Coming after your first two novels, The Mayor’s Tongue (an imaginative sand telling story of shared miscommunications in everyday relationships) and Odds Against Tomorrow (a catastrophic look at the effects of a major hurricane that hits Manhattan)–it seems that King Zeno is in many ways a departure from their style in that it is a historical novel based in part on real-life events (including the still unsolved “Axeman murders”) in New Orleans as World War I was drawing to a close in 1918. Did you feel like you were in some ways “switching gears” with King Zeno?

In a number of superficial ways King Zeno is unlike the earlier two–just as the first two novels are unlike each other. They are set in very different periods with characters who wouldn’t know what to make of each other if they showed up in the same room together (something like this happens at the end of The Mayor’s Tongue). But all of the novels came about the same way, from an initial suggestion–in this case, a historical article in the New Orleans Times-Picayune–that attracted other ideas and stories and subconscious embellishments until it had achieved the weight and requisite spookiness of a novel.
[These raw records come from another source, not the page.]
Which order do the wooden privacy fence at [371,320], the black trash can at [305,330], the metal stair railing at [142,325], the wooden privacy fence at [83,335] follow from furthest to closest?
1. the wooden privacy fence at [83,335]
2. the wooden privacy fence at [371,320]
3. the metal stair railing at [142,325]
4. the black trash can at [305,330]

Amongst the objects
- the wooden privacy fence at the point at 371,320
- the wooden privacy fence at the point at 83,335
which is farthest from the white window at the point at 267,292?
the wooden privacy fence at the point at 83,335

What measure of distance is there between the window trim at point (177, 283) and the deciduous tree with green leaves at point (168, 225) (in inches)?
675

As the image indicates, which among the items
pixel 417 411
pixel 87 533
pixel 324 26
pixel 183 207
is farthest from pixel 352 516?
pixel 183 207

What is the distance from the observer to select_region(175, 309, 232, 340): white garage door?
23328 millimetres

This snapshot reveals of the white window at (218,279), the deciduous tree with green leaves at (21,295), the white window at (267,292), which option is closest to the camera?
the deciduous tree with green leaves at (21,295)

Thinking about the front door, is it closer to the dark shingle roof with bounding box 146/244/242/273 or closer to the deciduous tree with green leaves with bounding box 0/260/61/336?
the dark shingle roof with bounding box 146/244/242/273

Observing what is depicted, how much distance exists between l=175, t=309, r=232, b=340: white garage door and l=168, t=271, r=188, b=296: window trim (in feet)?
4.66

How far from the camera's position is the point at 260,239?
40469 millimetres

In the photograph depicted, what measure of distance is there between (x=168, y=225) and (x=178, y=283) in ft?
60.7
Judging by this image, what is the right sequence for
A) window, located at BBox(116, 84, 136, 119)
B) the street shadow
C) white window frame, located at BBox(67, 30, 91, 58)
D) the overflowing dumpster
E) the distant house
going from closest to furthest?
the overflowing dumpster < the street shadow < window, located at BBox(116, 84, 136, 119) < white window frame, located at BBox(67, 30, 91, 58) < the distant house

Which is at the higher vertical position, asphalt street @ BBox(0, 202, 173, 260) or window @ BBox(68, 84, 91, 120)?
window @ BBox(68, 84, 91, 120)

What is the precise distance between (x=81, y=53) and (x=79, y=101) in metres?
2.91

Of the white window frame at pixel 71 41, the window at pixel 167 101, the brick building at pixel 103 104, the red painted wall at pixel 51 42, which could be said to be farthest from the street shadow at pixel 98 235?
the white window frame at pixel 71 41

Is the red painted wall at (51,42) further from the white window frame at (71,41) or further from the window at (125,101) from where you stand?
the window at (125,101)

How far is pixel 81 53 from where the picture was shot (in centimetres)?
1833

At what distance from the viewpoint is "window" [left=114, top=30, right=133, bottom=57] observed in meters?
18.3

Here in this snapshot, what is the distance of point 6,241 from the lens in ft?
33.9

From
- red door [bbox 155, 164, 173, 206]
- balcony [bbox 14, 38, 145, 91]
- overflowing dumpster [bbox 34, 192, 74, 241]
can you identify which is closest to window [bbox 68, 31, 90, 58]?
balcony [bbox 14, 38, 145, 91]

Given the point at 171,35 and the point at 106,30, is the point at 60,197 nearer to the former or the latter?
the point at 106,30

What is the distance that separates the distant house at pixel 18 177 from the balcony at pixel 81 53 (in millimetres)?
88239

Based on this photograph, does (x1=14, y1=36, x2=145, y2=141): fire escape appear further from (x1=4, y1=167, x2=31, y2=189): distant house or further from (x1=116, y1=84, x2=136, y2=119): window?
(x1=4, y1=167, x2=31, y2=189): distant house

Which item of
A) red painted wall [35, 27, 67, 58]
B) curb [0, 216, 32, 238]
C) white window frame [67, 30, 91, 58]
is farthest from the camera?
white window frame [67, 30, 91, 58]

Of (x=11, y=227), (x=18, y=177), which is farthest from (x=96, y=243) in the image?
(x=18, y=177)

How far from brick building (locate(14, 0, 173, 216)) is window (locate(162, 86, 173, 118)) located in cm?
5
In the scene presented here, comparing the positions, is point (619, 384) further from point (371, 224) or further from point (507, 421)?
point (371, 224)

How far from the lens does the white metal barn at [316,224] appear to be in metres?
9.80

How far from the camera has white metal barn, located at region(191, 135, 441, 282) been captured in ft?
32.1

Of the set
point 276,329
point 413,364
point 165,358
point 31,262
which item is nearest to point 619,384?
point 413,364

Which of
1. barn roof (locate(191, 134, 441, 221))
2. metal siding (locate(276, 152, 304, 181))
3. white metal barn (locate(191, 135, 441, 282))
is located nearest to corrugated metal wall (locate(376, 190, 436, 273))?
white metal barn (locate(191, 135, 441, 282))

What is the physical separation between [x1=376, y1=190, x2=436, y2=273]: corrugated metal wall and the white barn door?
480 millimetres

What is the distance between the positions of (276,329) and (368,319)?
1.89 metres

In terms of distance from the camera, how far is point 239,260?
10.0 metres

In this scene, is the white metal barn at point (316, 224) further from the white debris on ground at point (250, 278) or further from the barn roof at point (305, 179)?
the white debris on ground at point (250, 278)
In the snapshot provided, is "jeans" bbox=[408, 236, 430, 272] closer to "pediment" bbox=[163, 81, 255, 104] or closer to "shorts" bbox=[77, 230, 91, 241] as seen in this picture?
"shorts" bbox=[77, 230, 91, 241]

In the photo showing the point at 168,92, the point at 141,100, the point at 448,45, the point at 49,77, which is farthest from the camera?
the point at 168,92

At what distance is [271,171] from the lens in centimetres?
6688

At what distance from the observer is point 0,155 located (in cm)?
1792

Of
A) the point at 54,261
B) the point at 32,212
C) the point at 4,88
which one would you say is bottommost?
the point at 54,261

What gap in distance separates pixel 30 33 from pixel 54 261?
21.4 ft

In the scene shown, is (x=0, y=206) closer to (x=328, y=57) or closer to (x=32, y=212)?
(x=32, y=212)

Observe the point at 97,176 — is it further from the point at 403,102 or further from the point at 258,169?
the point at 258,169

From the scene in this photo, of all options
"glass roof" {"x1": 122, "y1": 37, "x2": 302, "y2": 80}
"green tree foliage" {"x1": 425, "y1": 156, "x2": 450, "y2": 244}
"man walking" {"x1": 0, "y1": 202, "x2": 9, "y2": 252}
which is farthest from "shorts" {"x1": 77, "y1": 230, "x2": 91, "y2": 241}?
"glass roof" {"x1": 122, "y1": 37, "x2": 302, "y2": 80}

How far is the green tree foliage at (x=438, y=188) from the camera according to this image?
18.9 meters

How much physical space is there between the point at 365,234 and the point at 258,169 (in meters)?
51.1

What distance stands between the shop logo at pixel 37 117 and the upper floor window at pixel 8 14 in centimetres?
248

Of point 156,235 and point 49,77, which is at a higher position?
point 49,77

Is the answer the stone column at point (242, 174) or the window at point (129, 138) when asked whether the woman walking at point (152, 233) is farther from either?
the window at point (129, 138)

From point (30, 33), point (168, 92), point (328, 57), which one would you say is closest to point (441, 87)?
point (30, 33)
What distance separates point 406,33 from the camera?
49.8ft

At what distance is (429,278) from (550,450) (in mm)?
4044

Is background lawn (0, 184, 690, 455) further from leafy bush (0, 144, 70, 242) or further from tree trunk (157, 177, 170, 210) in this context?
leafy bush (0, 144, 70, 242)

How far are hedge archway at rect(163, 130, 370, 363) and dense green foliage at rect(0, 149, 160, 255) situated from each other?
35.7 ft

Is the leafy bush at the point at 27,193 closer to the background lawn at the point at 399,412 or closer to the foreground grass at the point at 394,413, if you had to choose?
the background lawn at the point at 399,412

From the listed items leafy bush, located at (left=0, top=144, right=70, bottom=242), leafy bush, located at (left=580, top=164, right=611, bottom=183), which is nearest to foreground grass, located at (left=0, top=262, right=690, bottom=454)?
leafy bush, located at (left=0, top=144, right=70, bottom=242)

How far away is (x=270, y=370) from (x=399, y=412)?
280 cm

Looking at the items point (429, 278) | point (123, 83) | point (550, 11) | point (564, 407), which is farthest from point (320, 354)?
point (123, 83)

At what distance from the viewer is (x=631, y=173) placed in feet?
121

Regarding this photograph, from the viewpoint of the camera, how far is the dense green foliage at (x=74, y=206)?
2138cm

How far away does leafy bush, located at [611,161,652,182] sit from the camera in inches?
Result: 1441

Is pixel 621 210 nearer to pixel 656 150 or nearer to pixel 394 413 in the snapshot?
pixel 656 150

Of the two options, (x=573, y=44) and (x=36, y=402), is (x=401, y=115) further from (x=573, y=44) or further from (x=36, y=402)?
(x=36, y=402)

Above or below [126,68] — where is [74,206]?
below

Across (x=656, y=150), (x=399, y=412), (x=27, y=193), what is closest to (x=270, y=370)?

The are commonalities that go deeper than questions of plot and setting. Each of the novels contends with a desire to examine a problem without an easy resolution: the limits of language (The Mayor’s Tongue); the fear of the future (Odds Against Tomorrow); the desire for immortality (King Zeno). Each novel also balances on a knife’s edge between a plausible, lifelike reality and a fantasy realm, so in that way they all seem to me to occupy the same world. And the sensibility, or the voice, is the same–an inevitability, since they were written by the same person.

With in-depth stories of each of the three main characters that converge at the end, set in New Orleans during a severe Spanish Flu epidemic, the Axeman murders, the growing popularity of jazz, and the construction of the industrial canal connecting the Mississippi River with Lake Pontchartrain, there is a lot going on in King Zeno. With so much historical detail to cover, how did you conduct the research for this book, and how long did it take?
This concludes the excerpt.